[Recorded data]
>>>>
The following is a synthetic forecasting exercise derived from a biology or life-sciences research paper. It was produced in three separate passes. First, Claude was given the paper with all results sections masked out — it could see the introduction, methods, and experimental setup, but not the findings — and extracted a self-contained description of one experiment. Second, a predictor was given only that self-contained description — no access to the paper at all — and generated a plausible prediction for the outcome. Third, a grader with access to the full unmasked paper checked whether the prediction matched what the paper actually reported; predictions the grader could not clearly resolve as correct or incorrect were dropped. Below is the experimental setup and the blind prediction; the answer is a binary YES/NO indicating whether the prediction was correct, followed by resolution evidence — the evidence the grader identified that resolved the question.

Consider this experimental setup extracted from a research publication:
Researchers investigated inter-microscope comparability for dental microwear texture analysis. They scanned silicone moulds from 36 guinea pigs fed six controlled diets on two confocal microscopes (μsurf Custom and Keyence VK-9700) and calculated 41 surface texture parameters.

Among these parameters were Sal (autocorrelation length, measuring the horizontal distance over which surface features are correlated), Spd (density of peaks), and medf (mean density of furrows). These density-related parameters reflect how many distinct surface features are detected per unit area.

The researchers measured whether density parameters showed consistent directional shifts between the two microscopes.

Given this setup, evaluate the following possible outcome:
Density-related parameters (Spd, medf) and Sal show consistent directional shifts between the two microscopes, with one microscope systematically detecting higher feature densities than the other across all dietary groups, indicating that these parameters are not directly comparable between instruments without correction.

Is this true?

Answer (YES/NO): YES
<<<<
[Activity]
No line may be left out; the records are to be transcribed in full.

[Expected output]
The following is a synthetic forecasting exercise derived from a biology or life-sciences research paper. It was produced in three separate passes. First, Claude was given the paper with all results sections masked out — it could see the introduction, methods, and experimental setup, but not the findings — and extracted a self-contained description of one experiment. Second, a predictor was given only that self-contained description — no access to the paper at all — and generated a plausible prediction for the outcome. Third, a grader with access to the full unmasked paper checked whether the prediction matched what the paper actually reported; predictions the grader could not clearly resolve as correct or incorrect were dropped. Below is the experimental setup and the blind prediction; the answer is a binary YES/NO indicating whether the prediction was correct, followed by resolution evidence — the evidence the grader identified that resolved the question.

Consider this experimental setup extracted from a research publication:
Researchers investigated inter-microscope comparability for dental microwear texture analysis. They scanned silicone moulds from 36 guinea pigs fed six controlled diets on two confocal microscopes (μsurf Custom and Keyence VK-9700) and calculated 41 surface texture parameters.

Among these parameters were Sal (autocorrelation length, measuring the horizontal distance over which surface features are correlated), Spd (density of peaks), and medf (mean density of furrows). These density-related parameters reflect how many distinct surface features are detected per unit area.

The researchers measured whether density parameters showed consistent directional shifts between the two microscopes.

Given this setup, evaluate the following possible outcome:
Density-related parameters (Spd, medf) and Sal show consistent directional shifts between the two microscopes, with one microscope systematically detecting higher feature densities than the other across all dietary groups, indicating that these parameters are not directly comparable between instruments without correction.

Is this true?

Answer (YES/NO): YES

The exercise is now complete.